I have a data set that I'd expect to follow a Poisson distribution, but it is overdispersed by about 3-fold. At the present, I'm modelling this overdispersion using something like the following code in R.
## assuming a median value of 1500
med = 1500
rawdist = rpois(1000000,med)
oDdist = rawDist + ((rawDist-med)*3)
Visually, this seems to fit my empirical data very well. If I'm happy with the fit, is there any reason that I should be doing something more complex, like using a negative binomial distribution, as described here? (If so, any pointers or links on doing so would be much appreciated).
Oh, and I'm aware that this creates a slightly jagged distribution (due to the multiplication by three), but that shouldn't matter for my application.

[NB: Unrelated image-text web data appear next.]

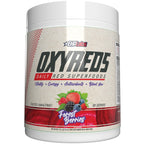 EHP Labs OxyReds - Greens Powder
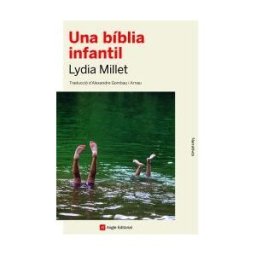 Angle Editorial Una Bíblia Infantil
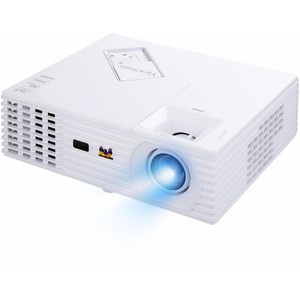 מקרן ViewSonic PJD7822HDL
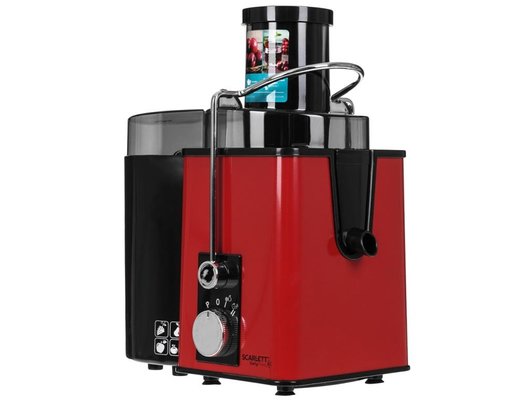 Соковыжималка Scarlett SC-JE50S49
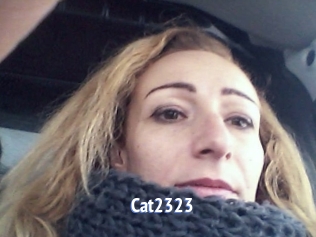 Cat2323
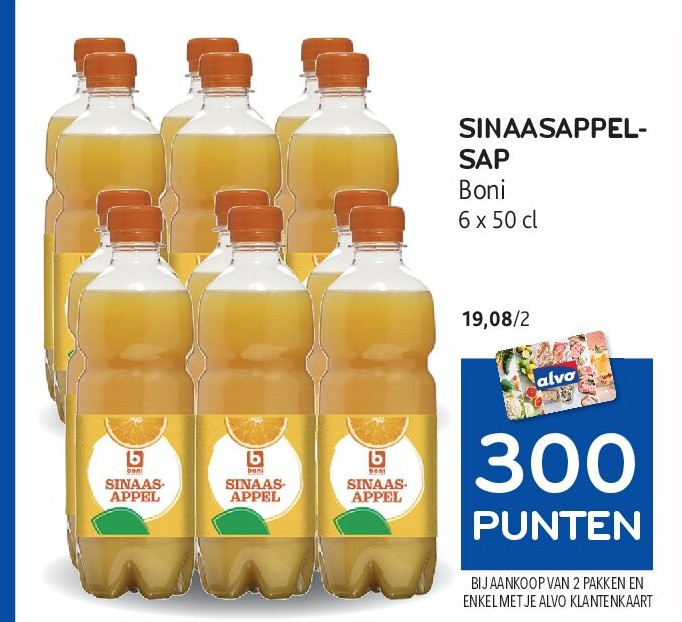 SINAASAPPELSAP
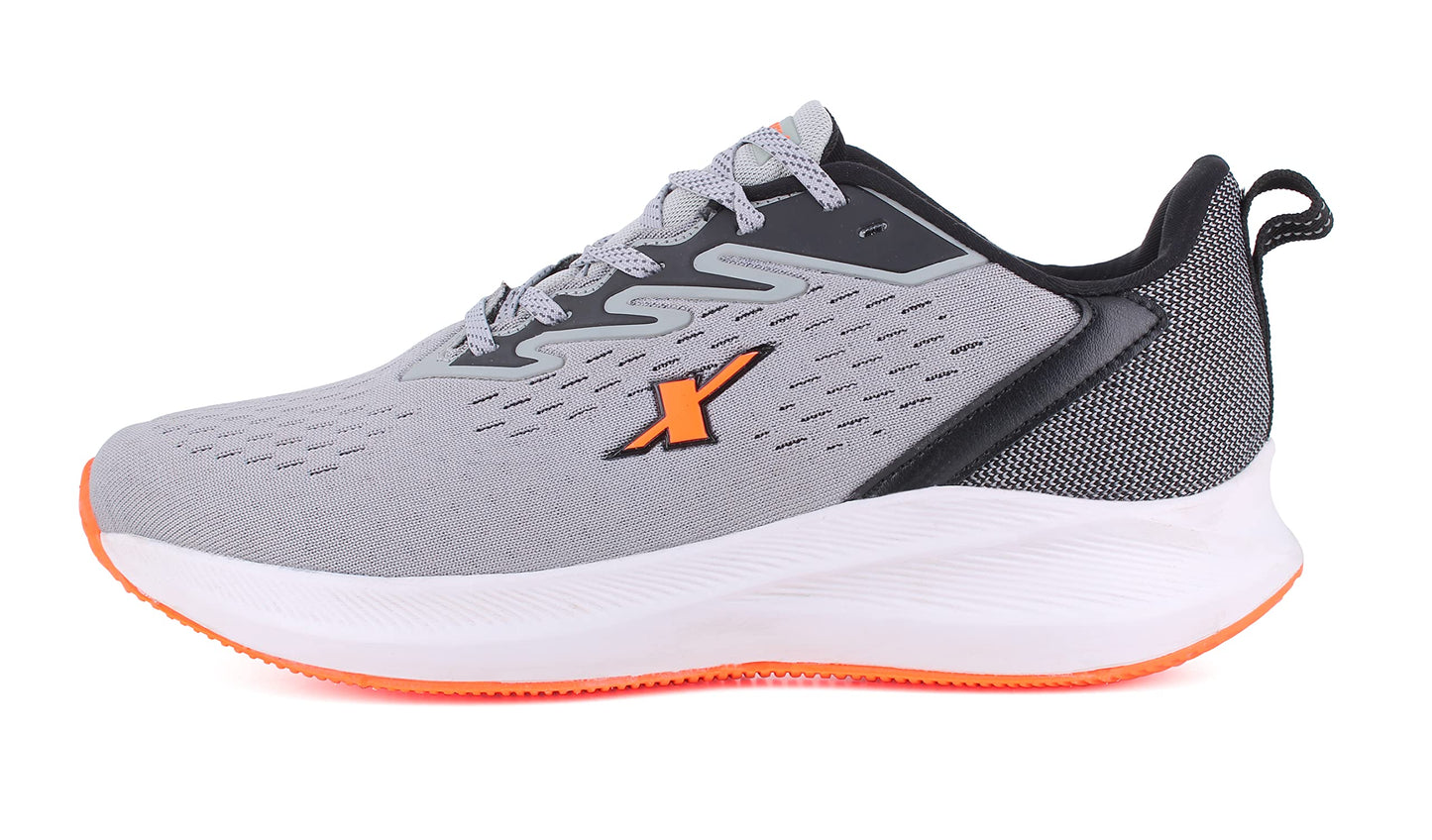 SPARX Men's SM-722 Running Shoe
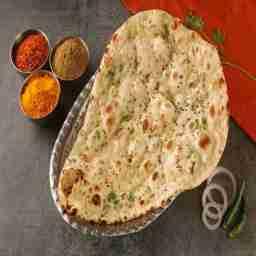 Tandoori plain naan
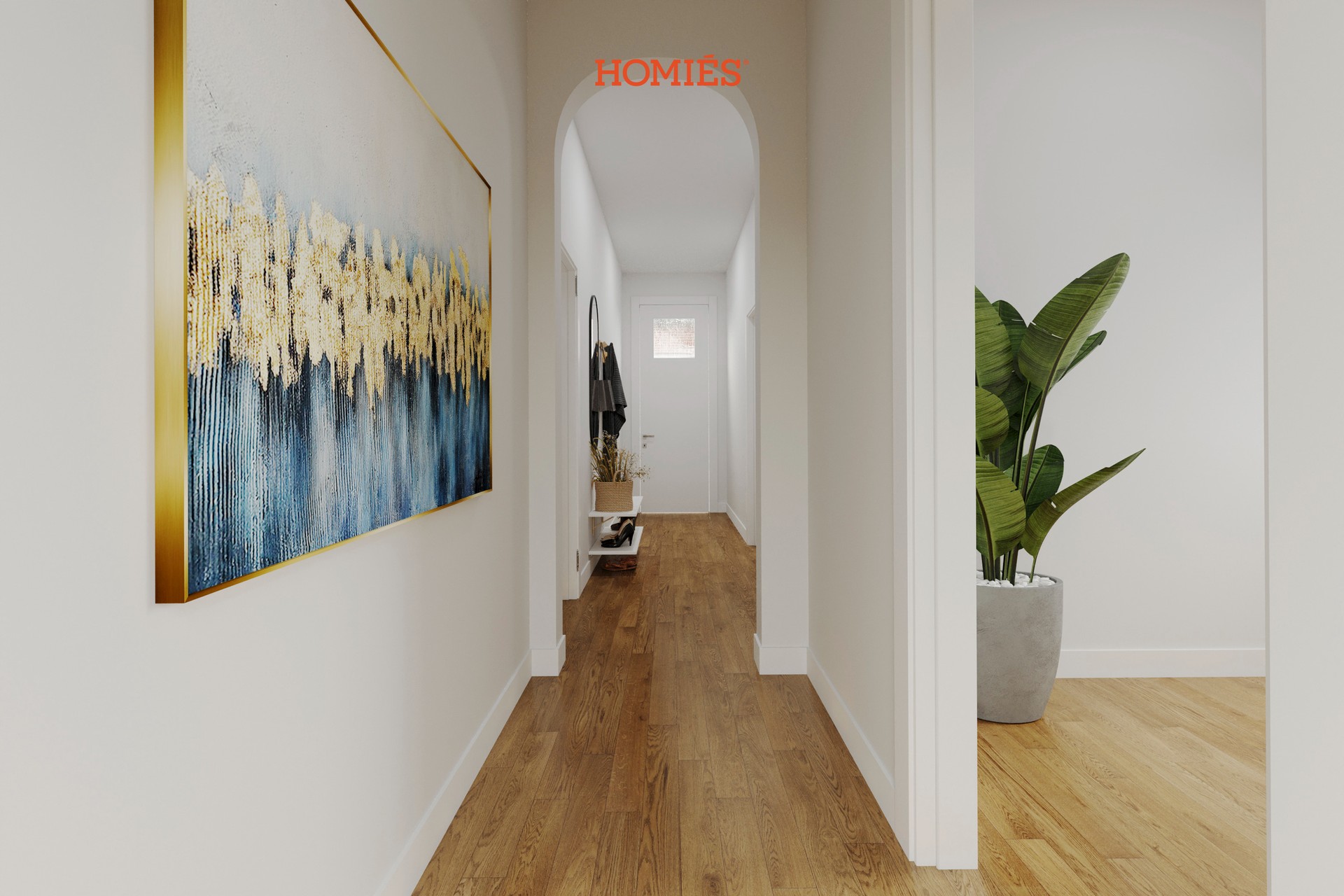 Karaktervol renovatieproject met potentieel - foto 5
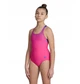 Купальник закрытый детский Arena Swimsuit Light Drop Solid Pink 4 Розовый 005919-980 - изображение 3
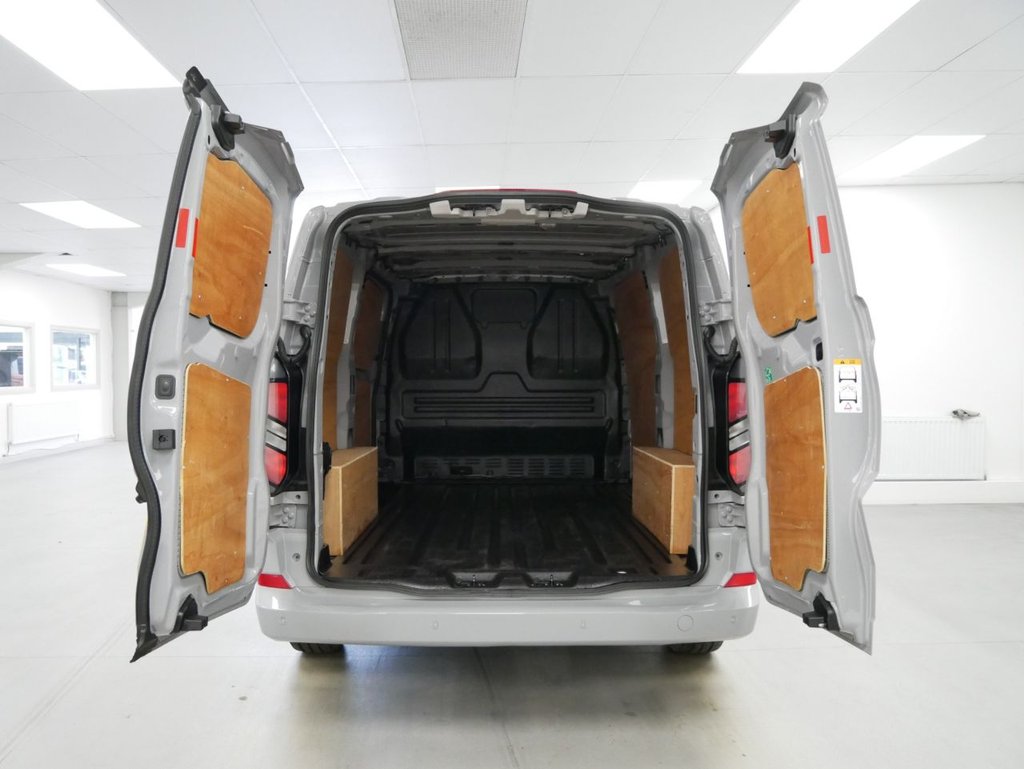 Used Ford Transit Custom 2024 for sale - 78008884: Photo 20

Update: For the sake of anyone else who searches and finds this question, here's a simple R function to model an overdispersed poisson using a negative binomial distribution. Set d to the desired mean/variance ratio:
rpois.od<-function (n, lambda,d=1) {
if (d==1)
rpois(n, lambda)
else
rnbinom(n, size=(lambda/(d-1)), mu=lambda)
}
(via the R mailing list: https://stat.ethz.ch/pipermail/r-help/2002-June/022425.html)
Best Answer
for overdispersed poisson, use the negative binomial, which allows you to parameterize the variance as a function of the mean precisely. rnbinom(), etc. in R.